Forbes Japan features Georg Kell on luxury, transparency and the role of AI.

Photo: Forbes Japan. Event hosted by Tom Wood with the Norwegian Embassy in Japan.
Forbes Japan has featured Arabesque’s Chairman, Georg Kell, on the future of transparency in luxury — a conversation that matters well beyond the sector, and directly to the investment community.
In the piece, Georg delivers a keynote at ‘Accelerating Transformation Through Dialogue’, an event organised in Tokyo by jewellery brand Tom Wood together with the Norwegian Embassy in Japan. The premise: as scrutiny over sourcing, supply chains, and environmental impact intensifies, the companies that lead are the ones willing to make their data public, comparable, and investable.
Why luxury is the frontier for transparency
Luxury occupies an unusual place in the transparency debate. Consumers expect craftsmanship, provenance, and materials of exceptional quality — and they increasingly expect the evidence to back those promises up. Regulators are following, and capital is following regulators. The sector that built its value on storytelling is now being asked to show its working.
Georg’s argument, as featured by Forbes Japan, is that this is not a constraint but an opportunity. Firms that can articulate where their materials come from, how they are processed, and what the environmental and social footprint looks like create a clearer picture for customers, regulators, and investors alike. Brands like Tom Wood — which has rebuilt its jewellery around 100% traceable and recycled metals — are showing what that standard looks like in practice.
As scrutiny on sourcing and supply chains increases, technology is playing a growing role in turning complex sustainability data into clearer, more comparable insights.
Georg Kell, Chairman, Arabesque
From fragmented data to decision-ready signals
Underneath the luxury conversation is a broader question for every allocator: how do you actually use the flood of sustainability data now available on public companies?
Disclosures arrive from disclosures frameworks, satellite providers, supply-chain auditors, product-level lifecycle databases, and regulatory filings — in different formats, on different schedules, with different degrees of reliability. No human research team can read, reconcile, and weight it all in the time a portfolio decision actually has.

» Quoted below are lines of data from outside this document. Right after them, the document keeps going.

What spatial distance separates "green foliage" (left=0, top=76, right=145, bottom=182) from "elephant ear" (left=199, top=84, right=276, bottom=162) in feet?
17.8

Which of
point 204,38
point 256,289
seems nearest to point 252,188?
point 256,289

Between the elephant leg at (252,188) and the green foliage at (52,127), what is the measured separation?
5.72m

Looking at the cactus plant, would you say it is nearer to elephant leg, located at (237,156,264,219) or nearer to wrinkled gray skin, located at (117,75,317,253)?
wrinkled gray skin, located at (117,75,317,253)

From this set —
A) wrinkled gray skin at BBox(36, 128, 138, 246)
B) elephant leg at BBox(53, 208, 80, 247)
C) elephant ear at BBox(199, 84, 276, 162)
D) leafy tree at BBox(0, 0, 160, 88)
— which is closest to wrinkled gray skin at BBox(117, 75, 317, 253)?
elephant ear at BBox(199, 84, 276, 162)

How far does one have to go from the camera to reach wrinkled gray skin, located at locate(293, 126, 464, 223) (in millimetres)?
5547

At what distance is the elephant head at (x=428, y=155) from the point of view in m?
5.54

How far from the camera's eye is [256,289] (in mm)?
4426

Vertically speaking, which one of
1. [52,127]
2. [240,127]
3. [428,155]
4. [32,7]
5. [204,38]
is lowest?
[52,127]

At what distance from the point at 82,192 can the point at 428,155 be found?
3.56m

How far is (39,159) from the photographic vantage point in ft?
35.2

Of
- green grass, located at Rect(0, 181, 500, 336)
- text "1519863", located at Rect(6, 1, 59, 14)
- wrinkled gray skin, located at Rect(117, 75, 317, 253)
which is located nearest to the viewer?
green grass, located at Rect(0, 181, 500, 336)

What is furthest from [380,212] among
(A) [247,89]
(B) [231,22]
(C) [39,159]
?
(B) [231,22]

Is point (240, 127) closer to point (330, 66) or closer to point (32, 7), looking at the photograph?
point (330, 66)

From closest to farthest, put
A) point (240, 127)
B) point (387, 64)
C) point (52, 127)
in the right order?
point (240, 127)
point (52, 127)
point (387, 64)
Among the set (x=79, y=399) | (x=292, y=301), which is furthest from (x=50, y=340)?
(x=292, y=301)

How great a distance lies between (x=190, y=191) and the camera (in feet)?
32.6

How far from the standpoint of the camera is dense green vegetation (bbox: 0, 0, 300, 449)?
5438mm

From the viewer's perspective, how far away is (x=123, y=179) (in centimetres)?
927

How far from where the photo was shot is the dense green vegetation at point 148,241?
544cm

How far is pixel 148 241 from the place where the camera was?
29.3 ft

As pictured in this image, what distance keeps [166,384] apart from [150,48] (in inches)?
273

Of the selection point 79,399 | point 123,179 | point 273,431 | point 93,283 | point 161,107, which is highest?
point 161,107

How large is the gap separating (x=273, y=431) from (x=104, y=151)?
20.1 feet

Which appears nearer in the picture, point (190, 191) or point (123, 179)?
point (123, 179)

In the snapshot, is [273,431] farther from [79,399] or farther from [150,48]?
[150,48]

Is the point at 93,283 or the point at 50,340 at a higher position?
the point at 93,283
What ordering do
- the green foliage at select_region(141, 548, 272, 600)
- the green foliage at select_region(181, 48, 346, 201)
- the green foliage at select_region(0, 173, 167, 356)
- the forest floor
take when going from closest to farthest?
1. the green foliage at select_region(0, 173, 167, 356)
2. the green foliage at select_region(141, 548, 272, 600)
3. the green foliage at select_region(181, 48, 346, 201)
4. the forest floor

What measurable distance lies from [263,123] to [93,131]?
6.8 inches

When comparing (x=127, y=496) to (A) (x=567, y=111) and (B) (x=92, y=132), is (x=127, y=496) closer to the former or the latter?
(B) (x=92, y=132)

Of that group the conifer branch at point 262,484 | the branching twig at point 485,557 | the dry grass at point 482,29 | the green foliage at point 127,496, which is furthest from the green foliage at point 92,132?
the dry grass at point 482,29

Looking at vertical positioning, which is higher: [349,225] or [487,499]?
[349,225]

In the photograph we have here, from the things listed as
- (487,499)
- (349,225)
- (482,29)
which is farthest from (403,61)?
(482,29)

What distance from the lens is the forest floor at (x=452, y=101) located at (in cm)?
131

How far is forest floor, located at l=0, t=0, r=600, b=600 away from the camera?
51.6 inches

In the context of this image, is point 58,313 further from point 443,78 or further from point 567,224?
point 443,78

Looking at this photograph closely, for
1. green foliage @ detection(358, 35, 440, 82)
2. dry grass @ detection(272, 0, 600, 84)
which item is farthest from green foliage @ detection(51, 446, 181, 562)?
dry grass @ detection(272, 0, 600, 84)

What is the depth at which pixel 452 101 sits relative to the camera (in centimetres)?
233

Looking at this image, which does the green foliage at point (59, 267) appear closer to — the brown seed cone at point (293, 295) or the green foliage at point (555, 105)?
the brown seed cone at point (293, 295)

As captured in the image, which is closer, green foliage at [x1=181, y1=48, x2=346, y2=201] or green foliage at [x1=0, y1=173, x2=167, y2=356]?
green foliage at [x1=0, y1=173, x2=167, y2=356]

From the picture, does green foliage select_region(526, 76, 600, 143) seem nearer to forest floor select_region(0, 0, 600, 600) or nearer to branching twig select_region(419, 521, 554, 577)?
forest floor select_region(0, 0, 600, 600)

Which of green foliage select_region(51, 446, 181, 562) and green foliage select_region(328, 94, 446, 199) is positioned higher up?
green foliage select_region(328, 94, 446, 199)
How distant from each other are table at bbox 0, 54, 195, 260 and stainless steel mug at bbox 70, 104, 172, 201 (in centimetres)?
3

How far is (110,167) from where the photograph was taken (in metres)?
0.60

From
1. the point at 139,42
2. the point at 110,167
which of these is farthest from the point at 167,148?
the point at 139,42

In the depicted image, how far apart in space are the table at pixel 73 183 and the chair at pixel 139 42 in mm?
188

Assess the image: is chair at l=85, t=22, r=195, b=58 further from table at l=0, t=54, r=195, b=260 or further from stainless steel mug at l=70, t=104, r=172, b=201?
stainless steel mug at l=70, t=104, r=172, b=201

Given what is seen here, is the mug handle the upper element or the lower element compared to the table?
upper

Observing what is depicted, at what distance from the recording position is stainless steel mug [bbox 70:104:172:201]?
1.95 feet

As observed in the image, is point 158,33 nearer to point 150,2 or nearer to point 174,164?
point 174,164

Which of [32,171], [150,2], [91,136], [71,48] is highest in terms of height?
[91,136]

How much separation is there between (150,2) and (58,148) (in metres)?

This is the problem AI was built for. Models can normalise disparate inputs, flag inconsistencies, detect structural changes in a company’s profile, and translate that into signals that sit alongside the financial ones portfolio managers already use. For investors, the shift is from narrative to numbers: a company’s sustainability story is no longer a side panel in a pitchbook, it is an input to the risk and return models.
What this means for portfolio managers
Two things follow for institutional investors:
- Data coverage needs to go wide and deep. Treating sustainability as one or two headline scores misses the point. The useful signal sits at the intersection of emissions, water, biodiversity, labour, governance, and supply-chain data — and it has to be refreshed as the companies do.
- Interpretation needs to be machine-scale. Integrating those inputs into portfolios manually isn’t viable. AI does the heavy lifting: ingesting, scoring, stress-testing, and translating into position-level guidance within a mandate.
- Evidence needs to travel with the decision. Regulators, clients, and boards all want to see the reasoning. The same AI system that produces the signal should also produce the audit trail behind it.